Dear Sir or Madam I am running the guideline survival models and would like to extract the imputed data. I got a error. Any suggestion? Thanks.

library(JointAI) mod6a <- survreg_imp(Surv(futime, status != "alive") ~ age + sex + copper + trig, models = c(copper = "lognorm", trig = "lognorm"), data = subset(PBC, day == 0), n.iter = 250,monitor_params = c(analysis_main=TRUE, imp=TRUE)) |**| 100% Warning message: In readChar(modelfile, file.info(modelfile)$size) : can only read in bytes in a non-UTF-8 MBCS locale impDF <- get_MIdat(mod6a, m = 10, seed = 2019) Error: I cannot find imputed values for “copper”. Did you monitor them? mod6b <- coxph_imp(Surv(futime, status != "alive") ~ age + sex + copper + trig,# models = c(copper = "lognorm", trig = "lognorm"), data = subset(PBC, day == 0), n.iter = 250,monitor_params = c(analysis_main=TRUE, imp=TRUE)) |**| 100% Warning message: In readChar(modelfile, file.info(modelfile)$size) : can only read in bytes in a non-UTF-8 MBCS locale impDF <- get_MIdat(mod6b, m = 10, seed = 2019) Error: I cannot find imputed values for “copper”. Did you monitor them?

image

NErler commented 2 years ago

Thank you for your post. This is indeed a bug. The wrong elements of the data matrix are set to be monitored. I will look into fixing this. In the meantime, you can "solve" the issue by specifying the correct elements to be monitored via the "other" argument of monitor_params.

library("JointAI")

# modelspecification without actually running it
mod0 <- survreg_imp(Surv(futime, status != "alive") ~ age + sex +
                       copper + trig, models = c(copper = "lognorm", trig = "lognorm"),
                     data = subset(PBC, day == 0), n.adapt = 0)

# indices of the column and rows of the data matrix containing the variable "copper"
col <- which(colnames(mod0$data_list$M_lvlone) == "copper")
rows <- which(is.na(mod0$data_list$M_lvlone[, "copper"]))

# node to be monitored
imp_copper <- paste0("M_lvlone[", rows, ",", col, "]")

# run the model
mod6a <- update(mod0, n.adapt = 100, n.iter = 250,
                monitor_params = list(imps = TRUE, other = imp_copper))

# extract the imputed values
impDF <- get_MIdat(mod6a, m = 10, seed = 2019)
bbb801 commented 2 years ago

Thank you! Dr NErler. I am not sure of the meaning of this solution and I would like to use it on my own data with over 300000 rows and 80 columns.
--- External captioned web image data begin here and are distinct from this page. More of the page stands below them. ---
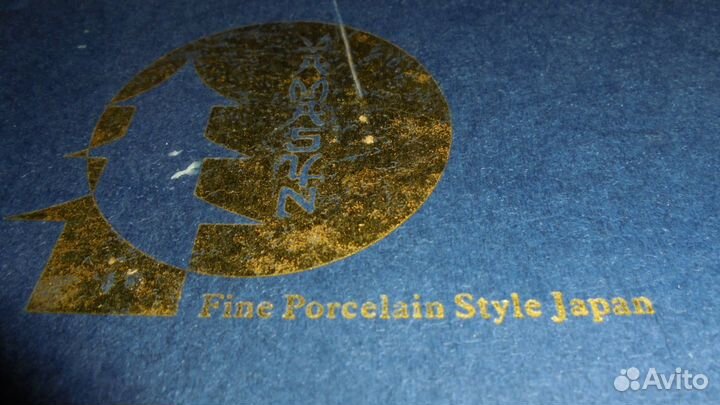 Набор для кофе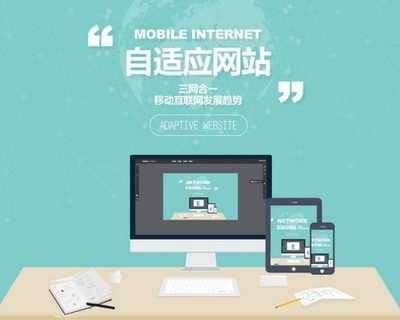 菏泽一个完整的企业网站建设需要哪些流程?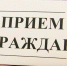 26 ноября в органах местного самоуправления Хангаласского улуса состоится прием граждан - Хангаласский улус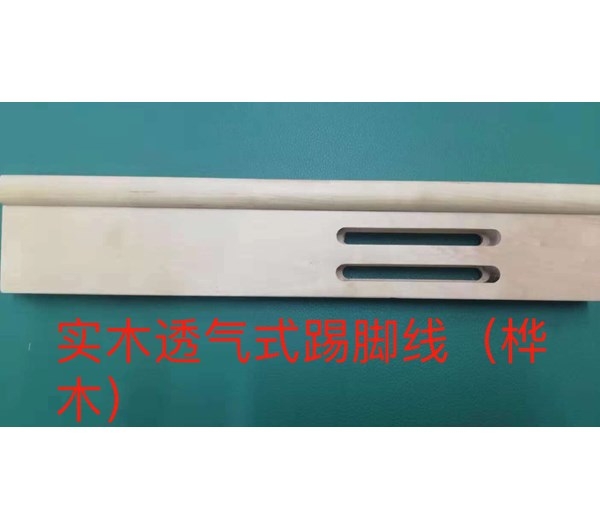 实木透气式踢脚线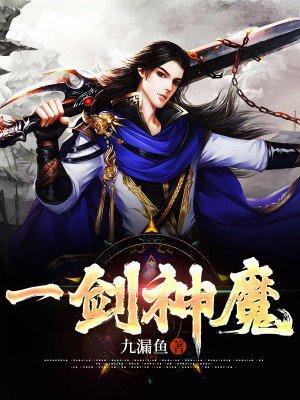一剑神魔 水泽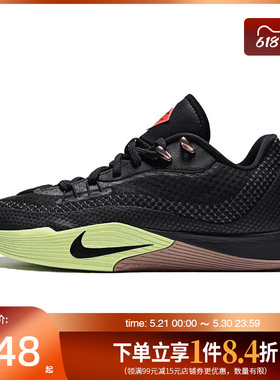 盛世长运nike耐克春季男鞋S.T. FLARE EP运动篮球鞋HF0232-004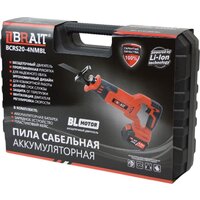 Brait BCRS20-4NMBL (с 1-им АКБ, кейс) Image #13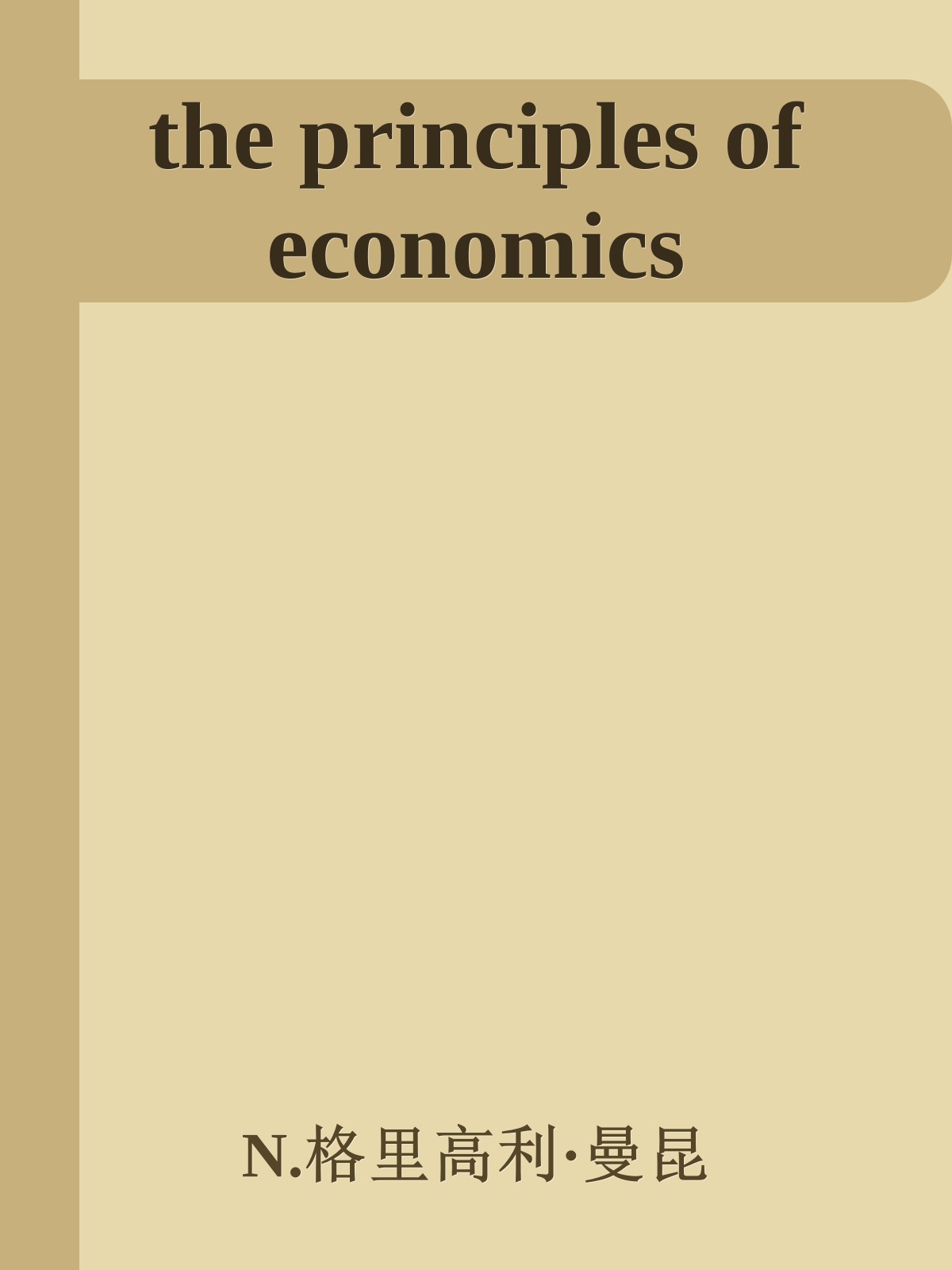 the principles of economics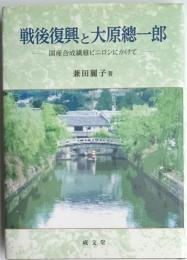 戦後復興と大原總一郎　国産合成繊維ビニロンにかけて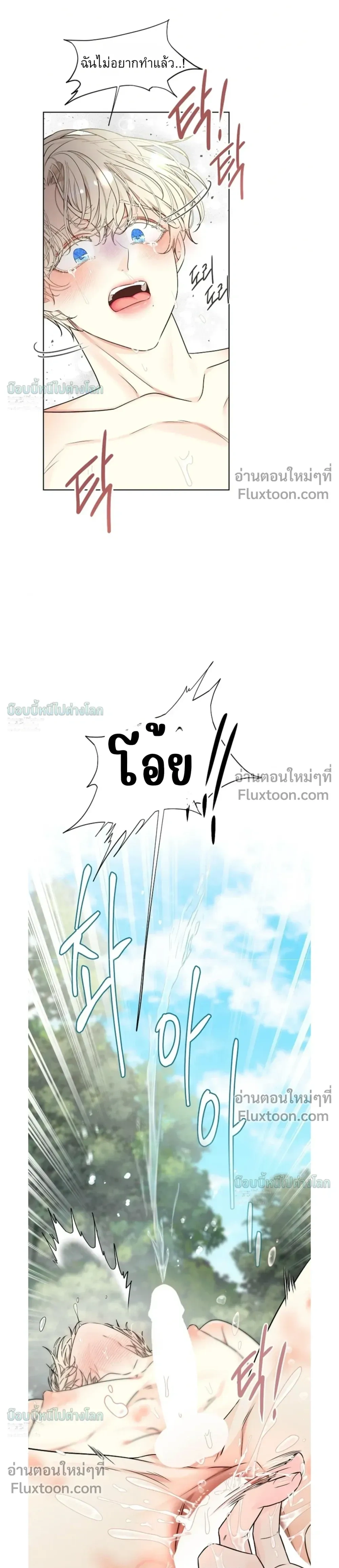 A Snake Hole หน้า 11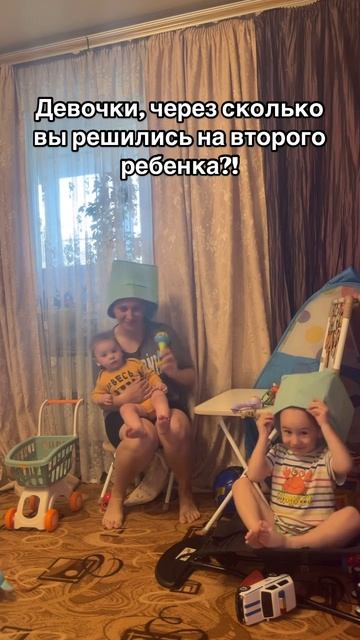 Подписывайтесь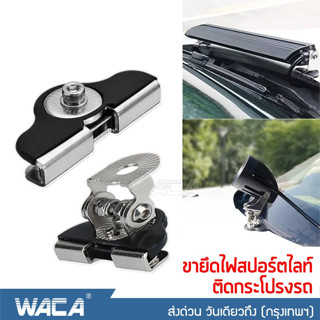 WACA เมาส์หนีบกระโปรงรถ สแตนเลส ขาจับไฟสปอร์ตไลท์ เมาส์ยึดสปอร์ตไลท์ ขายึดไฟ  ขาจับไฟ ขายึดไฟสปอร์ตไลท์ ไฟLED 431 ^TA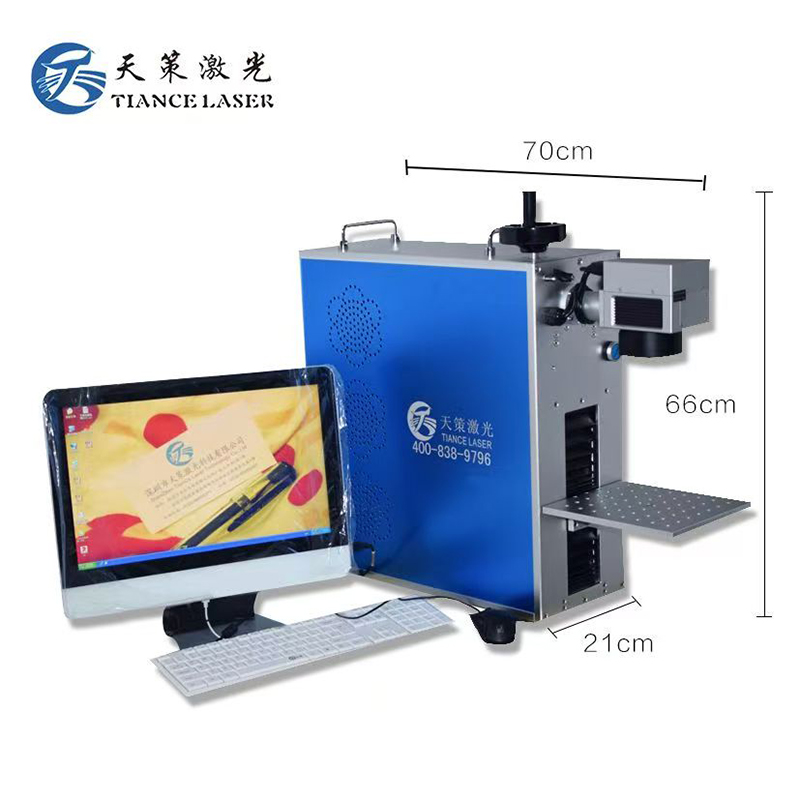 自動激光噴碼機高精度激光打碼機包裝袋激光刻字打標(biāo)機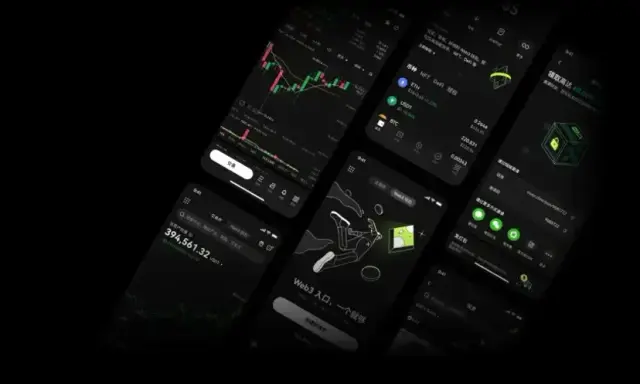 OKX官网资讯站 - OKX官网入口 最新资讯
Is it possible to use survreg_imp/coxph_imp for multil-class (like in competing risk model) or multi-label classification? Is it possible to training survreg_imp/coxph_imp model and then use this model to impute the missing value for another dataset (like the testing set)? Thank you!
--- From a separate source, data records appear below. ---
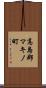 高島郡マキノ町 Scroll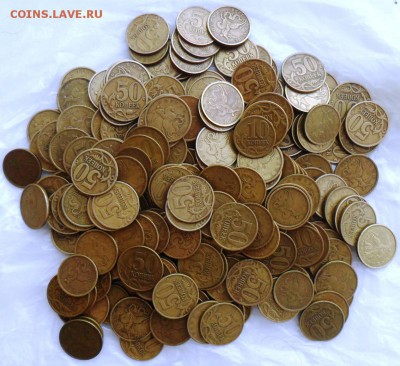 Более 1 кг.50,10 коп 1997,98М,СП.Список по требованию. - SAM_5920.JPG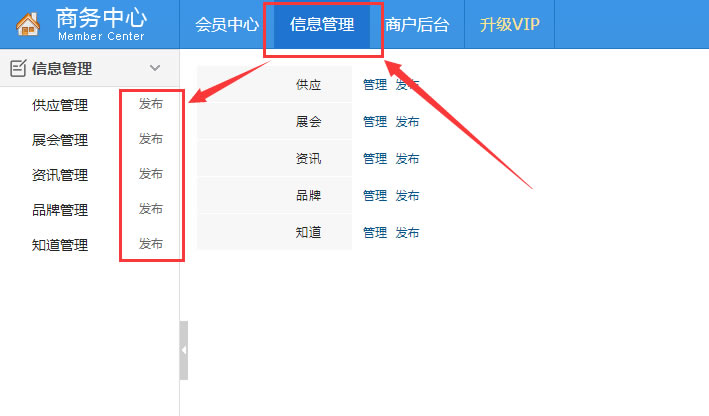 完善會員信息，免費升級VIP會員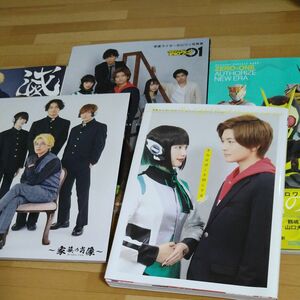 仮面ライダーゼロワン　書籍セット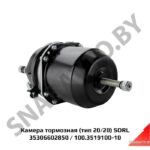 Камера тормозная 35306602850 (100.3519100-10) (тип 20/20) SORL 35306602850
NErler commented 2 years ago

It is not yet possible to fit competing risk models in JointAI. There is no out-of-the-box solution for imputing values in another dataset using the parameter estimates from the first dataset. Missing values in covariates are imputed from their full-conditional posterior distributions, which are derived within JAGS from the joint distribution that JointAI specifies. Imputing values in a new dataset based on the parameters from the original data would require you to do this sampling in R, using, for instance, a Metropolis-Hastings sampler because the imputation models will usually not have a closed-form.